I've played 3.5 for quite some time, and this has been something I've never quite understood, at least with respect to rules as written.

On pp 311 of the 3.5 Player's Handbook, under the entry for 'off-hand', it mentions you incur -4 penalty when using your off-hand when attacking and you only apply 1/2 your Strength bonus to damage. The Strength bonus to damage is covered elsewhere; under the Strength ability entry, several places under equipment, in the combat section and in many examples. However, this particular off-hand penalty is not mentioned elsewhere. Under Two-Weapon Fighting (pp. 160), the normal off-hand penalty is -10. This penalty also did not make it into the SRD. Oddly, in the Rules of the Game articles, "Two-Handed Fighting (Part One-Three)," this penalty is mentioned up front, and used in one attack of opportunity calculation. [Please note: this is only true in the pdf version, evidently the html version has been updated and does not include this] In the main FAQ, there are mentions of off-hand, primary and secondary, with respect to iterative attacks (not two weapon fighting), but again, no mention of this penalty specifically. There are several references to "all the penalties for attacking with two weapons (see Table 8-10 in the PH)".

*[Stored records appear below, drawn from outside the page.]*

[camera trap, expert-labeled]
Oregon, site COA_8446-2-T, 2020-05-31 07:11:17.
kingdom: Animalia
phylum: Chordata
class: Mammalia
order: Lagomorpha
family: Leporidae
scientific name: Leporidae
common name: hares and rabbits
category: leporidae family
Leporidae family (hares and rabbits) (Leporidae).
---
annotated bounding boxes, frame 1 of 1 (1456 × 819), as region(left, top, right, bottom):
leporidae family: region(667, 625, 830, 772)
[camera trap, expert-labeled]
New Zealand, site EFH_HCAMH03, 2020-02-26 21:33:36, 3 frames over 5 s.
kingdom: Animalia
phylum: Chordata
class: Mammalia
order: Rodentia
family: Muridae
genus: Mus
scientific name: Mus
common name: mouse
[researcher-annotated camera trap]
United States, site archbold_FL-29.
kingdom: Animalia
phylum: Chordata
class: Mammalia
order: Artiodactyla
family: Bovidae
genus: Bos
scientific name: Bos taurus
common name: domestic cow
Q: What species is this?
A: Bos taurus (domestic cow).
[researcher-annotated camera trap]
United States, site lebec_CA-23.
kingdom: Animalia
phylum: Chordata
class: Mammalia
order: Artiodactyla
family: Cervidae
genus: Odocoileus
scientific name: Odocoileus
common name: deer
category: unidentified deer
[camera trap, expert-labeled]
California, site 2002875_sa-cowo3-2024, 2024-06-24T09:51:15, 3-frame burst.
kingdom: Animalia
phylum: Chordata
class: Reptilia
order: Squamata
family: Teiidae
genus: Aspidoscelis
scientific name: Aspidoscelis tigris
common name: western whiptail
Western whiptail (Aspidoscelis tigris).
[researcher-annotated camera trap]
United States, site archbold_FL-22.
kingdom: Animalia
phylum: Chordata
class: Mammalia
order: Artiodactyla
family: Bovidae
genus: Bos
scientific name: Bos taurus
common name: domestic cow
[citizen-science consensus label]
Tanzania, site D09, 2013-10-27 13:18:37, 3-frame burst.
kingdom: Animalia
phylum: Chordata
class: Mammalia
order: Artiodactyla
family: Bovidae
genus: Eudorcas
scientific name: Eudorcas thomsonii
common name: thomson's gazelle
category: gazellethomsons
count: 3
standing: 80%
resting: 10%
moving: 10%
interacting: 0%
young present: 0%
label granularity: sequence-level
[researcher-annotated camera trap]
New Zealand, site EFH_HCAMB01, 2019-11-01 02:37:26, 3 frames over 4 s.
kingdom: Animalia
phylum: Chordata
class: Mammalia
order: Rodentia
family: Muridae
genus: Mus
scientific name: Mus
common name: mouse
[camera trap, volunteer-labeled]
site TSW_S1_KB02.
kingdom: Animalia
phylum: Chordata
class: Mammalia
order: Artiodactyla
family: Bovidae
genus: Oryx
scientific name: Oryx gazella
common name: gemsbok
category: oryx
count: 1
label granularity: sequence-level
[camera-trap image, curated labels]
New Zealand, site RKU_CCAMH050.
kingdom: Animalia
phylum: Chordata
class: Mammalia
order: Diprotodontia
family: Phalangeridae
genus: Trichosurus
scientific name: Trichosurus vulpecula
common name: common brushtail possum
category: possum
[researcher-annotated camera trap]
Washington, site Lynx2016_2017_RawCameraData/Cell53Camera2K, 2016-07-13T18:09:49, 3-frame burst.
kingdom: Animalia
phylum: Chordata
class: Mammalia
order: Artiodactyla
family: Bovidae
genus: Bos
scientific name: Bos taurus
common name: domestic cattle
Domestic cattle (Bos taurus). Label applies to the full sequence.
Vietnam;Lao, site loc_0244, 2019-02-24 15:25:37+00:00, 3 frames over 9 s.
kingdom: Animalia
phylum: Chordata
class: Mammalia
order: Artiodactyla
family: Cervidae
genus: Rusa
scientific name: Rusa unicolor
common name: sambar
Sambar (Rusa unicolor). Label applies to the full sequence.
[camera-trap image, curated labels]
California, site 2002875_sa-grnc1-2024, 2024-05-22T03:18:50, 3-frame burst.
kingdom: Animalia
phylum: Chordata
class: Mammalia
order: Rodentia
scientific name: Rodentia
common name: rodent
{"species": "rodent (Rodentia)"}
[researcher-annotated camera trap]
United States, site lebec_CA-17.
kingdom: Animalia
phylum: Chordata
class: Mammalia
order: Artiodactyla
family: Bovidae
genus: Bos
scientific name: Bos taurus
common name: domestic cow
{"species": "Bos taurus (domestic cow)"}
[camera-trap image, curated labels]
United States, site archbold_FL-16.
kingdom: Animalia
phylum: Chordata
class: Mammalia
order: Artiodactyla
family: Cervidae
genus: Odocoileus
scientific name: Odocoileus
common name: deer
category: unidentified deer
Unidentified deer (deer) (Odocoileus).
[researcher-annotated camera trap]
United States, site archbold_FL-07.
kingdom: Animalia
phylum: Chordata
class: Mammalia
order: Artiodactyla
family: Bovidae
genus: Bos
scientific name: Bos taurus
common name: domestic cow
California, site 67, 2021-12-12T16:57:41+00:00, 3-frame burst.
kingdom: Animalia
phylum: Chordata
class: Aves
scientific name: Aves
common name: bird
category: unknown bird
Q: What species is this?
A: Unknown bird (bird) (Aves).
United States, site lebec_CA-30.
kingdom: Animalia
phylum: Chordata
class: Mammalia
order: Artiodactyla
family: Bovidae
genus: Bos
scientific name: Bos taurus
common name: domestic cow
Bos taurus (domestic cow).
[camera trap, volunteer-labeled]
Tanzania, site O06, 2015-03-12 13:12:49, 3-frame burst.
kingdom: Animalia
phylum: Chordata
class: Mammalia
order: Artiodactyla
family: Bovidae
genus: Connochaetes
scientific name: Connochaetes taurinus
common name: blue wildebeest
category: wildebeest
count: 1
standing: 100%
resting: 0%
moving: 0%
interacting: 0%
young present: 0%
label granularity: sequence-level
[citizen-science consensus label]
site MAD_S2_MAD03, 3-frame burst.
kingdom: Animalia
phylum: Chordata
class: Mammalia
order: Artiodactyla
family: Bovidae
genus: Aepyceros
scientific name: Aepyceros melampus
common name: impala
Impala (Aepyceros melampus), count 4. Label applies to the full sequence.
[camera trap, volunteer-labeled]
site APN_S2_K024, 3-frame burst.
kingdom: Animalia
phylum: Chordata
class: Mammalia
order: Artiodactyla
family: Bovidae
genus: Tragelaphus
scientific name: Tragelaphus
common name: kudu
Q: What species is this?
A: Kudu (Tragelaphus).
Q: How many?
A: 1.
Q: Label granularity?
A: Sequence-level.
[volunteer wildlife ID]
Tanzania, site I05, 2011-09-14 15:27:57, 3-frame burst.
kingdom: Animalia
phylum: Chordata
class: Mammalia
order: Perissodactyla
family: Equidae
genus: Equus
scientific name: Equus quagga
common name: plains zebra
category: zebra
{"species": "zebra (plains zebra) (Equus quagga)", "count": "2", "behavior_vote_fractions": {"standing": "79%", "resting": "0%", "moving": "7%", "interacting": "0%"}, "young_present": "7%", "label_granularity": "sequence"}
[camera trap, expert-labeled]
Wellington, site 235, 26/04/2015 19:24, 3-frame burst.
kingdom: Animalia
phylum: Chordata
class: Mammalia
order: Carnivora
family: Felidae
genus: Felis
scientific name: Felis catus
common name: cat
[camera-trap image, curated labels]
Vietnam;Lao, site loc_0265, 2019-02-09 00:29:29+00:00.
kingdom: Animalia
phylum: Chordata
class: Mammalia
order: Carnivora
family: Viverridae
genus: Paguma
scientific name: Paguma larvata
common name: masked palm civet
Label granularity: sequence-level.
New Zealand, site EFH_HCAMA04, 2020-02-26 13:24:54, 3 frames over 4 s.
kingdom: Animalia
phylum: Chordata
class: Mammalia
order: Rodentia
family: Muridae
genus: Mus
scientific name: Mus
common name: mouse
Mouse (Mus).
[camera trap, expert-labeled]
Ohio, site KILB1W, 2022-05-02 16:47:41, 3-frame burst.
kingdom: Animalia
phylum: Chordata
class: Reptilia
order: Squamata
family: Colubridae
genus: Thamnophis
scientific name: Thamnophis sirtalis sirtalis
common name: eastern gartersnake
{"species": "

How and when does this penalty apply? Does it stack with the penalties from table 8-10? Is it an oversight and should be ignored?

Best Answer

It gets factored in as part of the calculations only for the offhand if you don't have the Two Weapon Fighting feat, but honestly you should just ignore that wording as it's confusing. Two-Weapon Fighting spells it out much more clearly:

If you wield a second weapon in your off hand, you can get one extra attack per round with that weapon. You suffer a -6 penalty with your regular attack or attacks with your primary hand and a -10 penalty to the attack with your off hand when you fight this way. You can reduce these penalties in two ways:

If your off-hand weapon is light, the penalties are reduced by 2 each. (An unarmed strike is always considered light.) The Two-Weapon Fighting feat lessens the primary hand penalty by 2, and the off-hand penalty by 6.

If you look carefully, the extra -4 is showing up in the first part, where your main hand gets -6 and your off-hand gets -10. It's still there with a light weapon (-4, -8). It disappears if you take the two weapon fighting feat, which reduces the main hand penalty by 2 and the off-hand by 6 (the difference is the -4 you noted being removed).

So while everything is being applied correctly, the wording of the part you noted is bad. Just use the Two-Weapon fighting entry itself, as it's wording is clear and the table summarizes very well what's going on.

The total penalties go like this, if you're curious:

Main-Hand: -2 for using two weapons, -2 for non light weapon, -2 for not having Two Weapon Fighting Feat = -6

Off-Hand: -2 for using two weapons, -2 for non light weapon, -2 for not having Two Weapon Fighting Feat, -4 for off-hand penalty (the rule you were curious about) = -10

edit - Using the example from the RotG article, you could argue (as the author does) that the off-hand penalty applies if you're wielding two weapons but only attacking with one of them (whichever weapon you picked as your off one). The off-hand would take the -4 for being offhand, but not the two weapon fighting penalties (as you're only attacking with one weapon). That's the cited example.

It never applies if you're only using one weapon, no matter what hand it's in, because "off-hand" is something that only appears under the two weapon fighting rules. The rules don't care which hand you use if you're only wielding one weapon.

By my reading, it also doesn't apply even if you're wielding two weapons but only using one of them to attack. RAW treats that as your main hand, no matter what. But if you wanted to use the Rules of the Game article's interpretation, then you'd have to pick an off hand as soon as you pick up a second weapon. Either way, when only wielding a single weapon it doesn't matter which hand you use.